SYMPTOMS OF A URINARY TRACT INFECTION
When urinating (‘peeing’) becomes uncomfortable, you may have a UTI. Here are some common signs and symptoms of an infection:
- Pain or burning sensation when you urinate
- Frequent urge to urinate
- Feeling like you can’t empty your bladder
- Urinating only a small amount on a frequent basis
- Generalized pain low in the abdomen
- Feeling tired, shaky or weak
- Urine that smells bad
- Cloudy or dark urine, or blood in the urine
- Delirium (in older adults)
TREATMENT OF URINARY TRACT INFECTION
To diagnose a UTI, your healthcare provider will ask you to provide a sample of urine. This sample will be cultured to see if it contains bacteria. If you have bacteria in your urine, you will receive a prescription for antibiotic medication. The type of antibiotic will depend on the type of bacteria causing your infection.
It’s important you take the full prescription of antibiotics, even if you start feeling better within a few days. Your symptoms should, in fact, improve while you’re on antibiotics, but feeling better does not mean the infection is cured. Take all the pills; do not stop them early.
PREVENTING URINARY TRACT INFECTIONS
You can take several steps to reduce your risk of developing a UTI, including:
- Women should always wipe from front to back after using the toilet. This technique keeps bowel bacteria away from the urethral opening.

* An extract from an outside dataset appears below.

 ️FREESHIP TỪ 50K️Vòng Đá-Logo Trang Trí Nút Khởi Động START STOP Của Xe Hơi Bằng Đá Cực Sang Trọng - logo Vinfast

- Urinate and shower after sexual activity.
- Drink plenty of fluids.
- Empty your bladder as soon as you feel the urge to go. Do not wait to urinate.
- Women should wear cotton underwear. Bacteria thrive in damp environments, and cotton undergarments help keep the area around the urethra dry.
Despite what you may have heard, there is no evidence drinking cranberry juice or taking cranberry capsules will help cure or prevent urinary tract infections. This theory has been tested by researchers and found not to work.
PREVENTION IS KEY WHEN IT COMES TO URINARY TRACT INFECTIONS
While it’s possible a UTI can cause serious complications (such as a kidney infection), urinary tract infections usually represent just a nuisance to be dealt with. Keep hydrated and practice good toileting hygiene to help prevent UTIs from occurring.